Tugas yang Dikerjakan:
- a) Dalam teks tentang ekspose keadilan restoratif di Kejati Jatim, jenis kasus apa yang mencakup seluruh perkara dalam Seksi E?
- b) Lanjutkan teks tentang ekspose keadilan restoratif di Kejati Jatim setelah kalimat terakhir yang tercantum.

Kutipan Sumber:
- - - - -
Jawapes, SURABAYA – Kepala Kejaksaan Tinggi Jawa Timur (Kajati Jatim), Prof. (HCUA) Dr. Mia Amiati, S.H., M.H., CMA., CSSL., memimpin Ekspose Mandiri terhadap 11 perkara yang diusulkan untuk dihentikan penuntutannya berdasarkan prinsip Keadilan Restoratif.
Kegiatan ini berlangsung secara virtual pada Kamis, 6 Februari 2025, dan dihadiri oleh berbagai pihak terkait, termasuk Aspidum, para Koordinator, serta para Kasi di Bidang Pidum Kejati Jatim. Selain itu, turut serta para Kepala Kejaksaan Negeri (Kajari) dari beberapa daerah, seperti Surabaya, Banyuwangi, Kota Malang, Tuban, Bangkalan, Kabupaten Blitar, Kabupaten Probolinggo, dan Sampang.
Sebelas perkara yang diajukan untuk penghentian penuntutan terdiri dari berbagai jenis tindak pidana. Lima perkara berada dalam Seksi A, yakni satu perkara penganiayaan yang diajukan oleh Kejari Banyuwangi, dua perkara penganiayaan yang diajukan oleh Kejari Kabupaten Blitar dan Kejari Kabupaten Probolinggo, satu perkara penadahan yang diajukan oleh Kejari Surabaya, serta satu perkara pencurian yang diajukan oleh Kejari Bangkalan. Dua perkara lainnya berada dalam Seksi B, yaitu satu perkara penyalahgunaan narkotika yang diajukan oleh Kejari Kota Malang dan satu perkara penyalahgunaan narkotika lainnya yang diajukan oleh Kejari Sampang. Sementara itu, empat perkara berada dalam Seksi E, yang seluruhnya merupakan kasus kecelakaan lalu lintas dan diajukan oleh Kejari Surabaya, Kejari Kota Malang, Kejari Tuban, serta Kejari Kabupaten Blitar.
- - - - -
Data yang Disediakan:
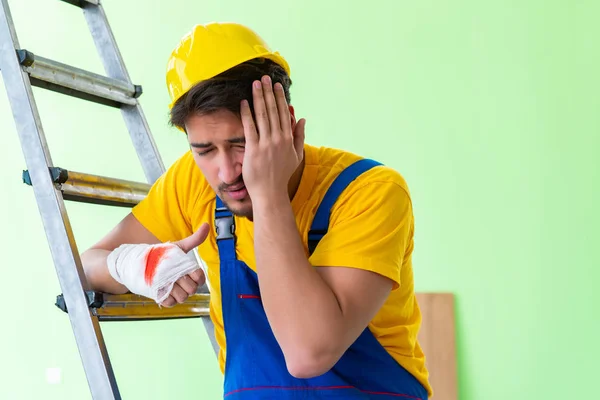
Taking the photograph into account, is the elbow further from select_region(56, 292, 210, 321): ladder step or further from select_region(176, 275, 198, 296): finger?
select_region(56, 292, 210, 321): ladder step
- - - - -
Jawaban Tugas:
- a) Kasus kecelakaan lalu lintas.

- b)
Kajati Jatim Mia Amiati menegaskan bahwa penghentian penuntutan berdasarkan keadilan restoratif ini merupakan bukti komitmen negara dalam memberikan pendekatan yang lebih manusiawi dalam penegakan hukum. Tujuan utama dari kebijakan ini adalah menciptakan rasa keadilan di masyarakat, terutama bagi mereka yang mungkin merasa terpinggirkan. Keadilan restoratif memberikan kesempatan bagi pelaku dan korban untuk mencapai kesepakatan damai, dengan fokus pada pemulihan kerugian korban dan reintegrasi pelaku ke dalam masyarakat.
Mia Amiati menambahkan bahwa Keadilan restoratif bukanlah bentuk impunitas bagi pelaku kejahatan. Proses ini memiliki persyaratan ketat, di antaranya hanya berlaku bagi tersangka yang baru pertama kali melakukan tindak pidana dengan ancaman hukuman tidak lebih dari lima tahun penjara. Selain itu, harus ada kesepakatan damai antara korban dan tersangka serta pemulihan hak-hak korban dengan respon positif dari masyarakat. Untuk kasus penyalahgunaan narkotika, tersangka harus merupakan pengguna untuk diri sendiri (end-user), bukan produsen, bandar, pengedar, atau kurir narkotika.
Menurutnya, Keadilan restoratif menjadi instrumen penting dalam menciptakan sistem peradilan yang lebih adil dan berorientasi pada pemulihan, bukan sekadar hukuman. (Red)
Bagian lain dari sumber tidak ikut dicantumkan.